Well here's a shock, from Axios:
There was an effort yesterday to get House GOP conservatives — the House Freedom Caucus and Republican Study Committee — to meet with GOP moderates — the Tuesday Group — to talk about a path forward after last week's failed health care effort.
It ended up deteriorating into blame-shifting and recriminations.
The Tuesday Group met yesterday, and a Tuesday Group source said there were "fireworks at the meeting," with members resentful at being told to sit down with the Freedom Caucus.
Oh my, there seems to be chronic unpleasantness taking place in the majority party's sandbox. Classic is this quote from a "White House source":
Welcome to my life the last two weeks. This was never about policy. This was about people wanting to oppose each other and it's such a divided conference at the moment it's hard to get things done. We were the ones caught in the crossfire.

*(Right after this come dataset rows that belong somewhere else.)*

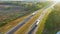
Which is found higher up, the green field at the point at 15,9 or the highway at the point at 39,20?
the green field at the point at 15,9

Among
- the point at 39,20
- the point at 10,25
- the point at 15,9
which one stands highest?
the point at 15,9

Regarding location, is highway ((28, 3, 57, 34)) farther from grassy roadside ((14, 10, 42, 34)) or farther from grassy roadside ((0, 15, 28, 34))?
grassy roadside ((0, 15, 28, 34))

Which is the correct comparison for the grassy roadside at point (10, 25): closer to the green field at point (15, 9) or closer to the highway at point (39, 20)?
the green field at point (15, 9)

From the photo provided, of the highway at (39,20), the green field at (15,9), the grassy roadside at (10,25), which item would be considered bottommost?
the highway at (39,20)

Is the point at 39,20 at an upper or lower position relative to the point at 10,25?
lower

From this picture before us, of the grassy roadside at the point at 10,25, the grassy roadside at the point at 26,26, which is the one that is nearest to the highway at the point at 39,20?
the grassy roadside at the point at 26,26

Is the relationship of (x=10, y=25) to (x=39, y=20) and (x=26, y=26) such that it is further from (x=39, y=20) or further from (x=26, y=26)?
(x=39, y=20)

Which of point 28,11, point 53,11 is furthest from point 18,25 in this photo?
point 53,11

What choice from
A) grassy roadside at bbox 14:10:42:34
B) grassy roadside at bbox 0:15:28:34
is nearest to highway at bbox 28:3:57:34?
grassy roadside at bbox 14:10:42:34

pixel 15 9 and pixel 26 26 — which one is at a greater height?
pixel 15 9

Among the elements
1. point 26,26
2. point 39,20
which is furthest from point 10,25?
point 39,20

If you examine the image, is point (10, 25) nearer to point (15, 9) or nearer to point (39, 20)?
point (15, 9)

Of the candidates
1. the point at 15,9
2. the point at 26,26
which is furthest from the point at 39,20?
the point at 15,9
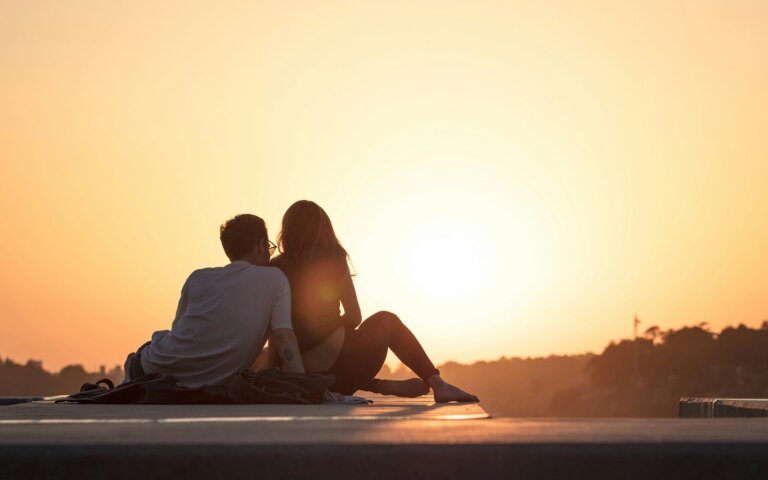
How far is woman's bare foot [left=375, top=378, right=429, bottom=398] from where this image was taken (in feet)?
32.7

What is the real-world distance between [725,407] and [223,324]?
4.93 meters

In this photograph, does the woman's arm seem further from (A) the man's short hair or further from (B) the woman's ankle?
(A) the man's short hair

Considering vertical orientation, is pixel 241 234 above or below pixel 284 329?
above

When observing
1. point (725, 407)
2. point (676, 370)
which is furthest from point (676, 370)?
point (725, 407)

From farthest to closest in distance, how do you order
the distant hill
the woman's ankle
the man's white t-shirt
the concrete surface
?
1. the distant hill
2. the woman's ankle
3. the man's white t-shirt
4. the concrete surface

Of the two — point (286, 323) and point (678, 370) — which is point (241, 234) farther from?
point (678, 370)

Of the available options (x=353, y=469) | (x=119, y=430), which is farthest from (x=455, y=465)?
(x=119, y=430)

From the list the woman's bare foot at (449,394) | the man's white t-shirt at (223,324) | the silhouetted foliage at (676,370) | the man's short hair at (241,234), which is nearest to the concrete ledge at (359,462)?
the man's white t-shirt at (223,324)

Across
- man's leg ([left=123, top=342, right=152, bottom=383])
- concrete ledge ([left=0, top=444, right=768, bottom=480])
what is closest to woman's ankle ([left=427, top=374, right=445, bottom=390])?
man's leg ([left=123, top=342, right=152, bottom=383])

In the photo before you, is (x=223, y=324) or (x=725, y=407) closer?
(x=223, y=324)

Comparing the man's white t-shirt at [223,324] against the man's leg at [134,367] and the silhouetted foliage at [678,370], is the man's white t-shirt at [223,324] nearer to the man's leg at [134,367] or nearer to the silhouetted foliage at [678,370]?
the man's leg at [134,367]

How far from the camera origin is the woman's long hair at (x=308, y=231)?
958 cm

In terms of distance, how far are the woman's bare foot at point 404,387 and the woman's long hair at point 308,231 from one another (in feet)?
3.93

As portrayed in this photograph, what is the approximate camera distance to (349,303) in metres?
9.78
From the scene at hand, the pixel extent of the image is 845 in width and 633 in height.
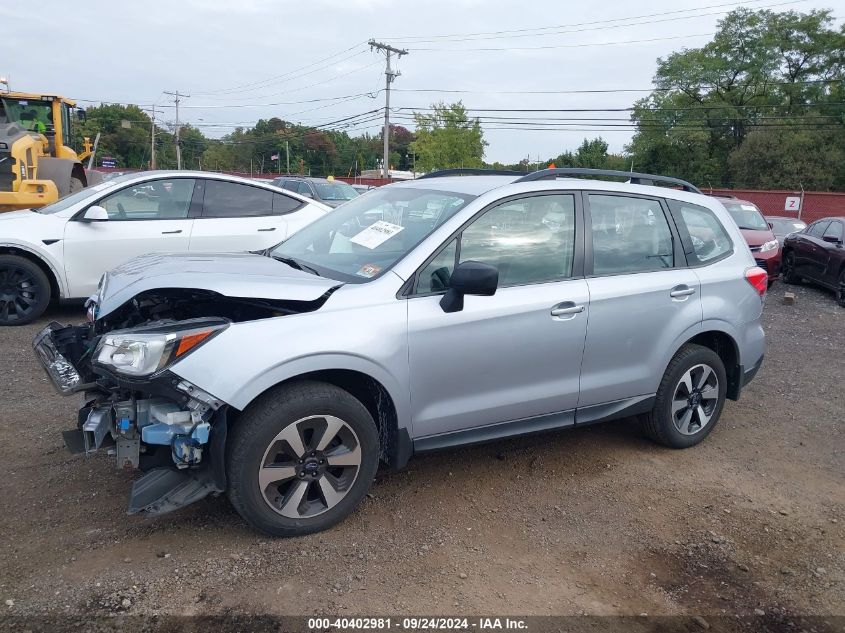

That, of course, is unmitigated malarkey. The WH and its antecedent campaign have been in the front lines of blasting away at responsible, coherent governance. In a Politico op-ed, none other than the National Review's Rich Lowry grasps this fundamental point. "Trumpism is in crisis," he writes. "No officeholder in Washington seems to understand President Donald Trump’s populism or have a cogent theory of how to effect it in practice, including the president himself."
As is his wont, Lowry, from there, gets most everything else wrong, such as this beaut of miscomprehension: "Just because Trump and the conservative caucus are both 'anti-establishment' doesn’t mean they have anything else in common. Trump is more naturally an ally of the moderate Tuesday Group, except with a flame-throwing Twitter feed."
Trump is a natural ally of no one but himself. In my preceding post I quoted Princeton historian David Bell, who really rang the truth of the president's political solipsism: "Trump himself is … nearly always guided by a single principle: his own self-interest." That makes him a friend of nobody and the enemy of all.
And with that kind of executive "leadership," his party will persist in its unpleasant unruliness.